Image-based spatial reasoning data
──────────────────────────────
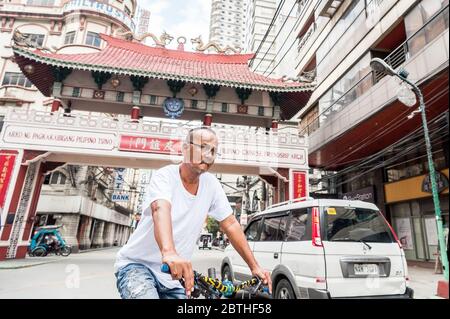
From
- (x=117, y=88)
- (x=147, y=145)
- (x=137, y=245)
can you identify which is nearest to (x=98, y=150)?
(x=147, y=145)

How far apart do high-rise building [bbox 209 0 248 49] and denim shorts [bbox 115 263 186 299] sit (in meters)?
101

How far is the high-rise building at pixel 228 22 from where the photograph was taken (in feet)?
316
──────────────────────────────
Instruction
Can you render every line of the items above as a JSON list of strings, one string per line, skipping blank lines and leaving out the pictures?

Result of the task
[
  "From",
  "- (x=117, y=88)",
  "- (x=147, y=145)",
  "- (x=137, y=245)",
  "can you identify which is nearest to (x=98, y=150)?",
  "(x=147, y=145)",
  "How far apart do high-rise building [bbox 209 0 248 49] and denim shorts [bbox 115 263 186 299] sit (in meters)?",
  "101",
  "How far is the high-rise building at pixel 228 22 from where the photograph was taken (in feet)?",
  "316"
]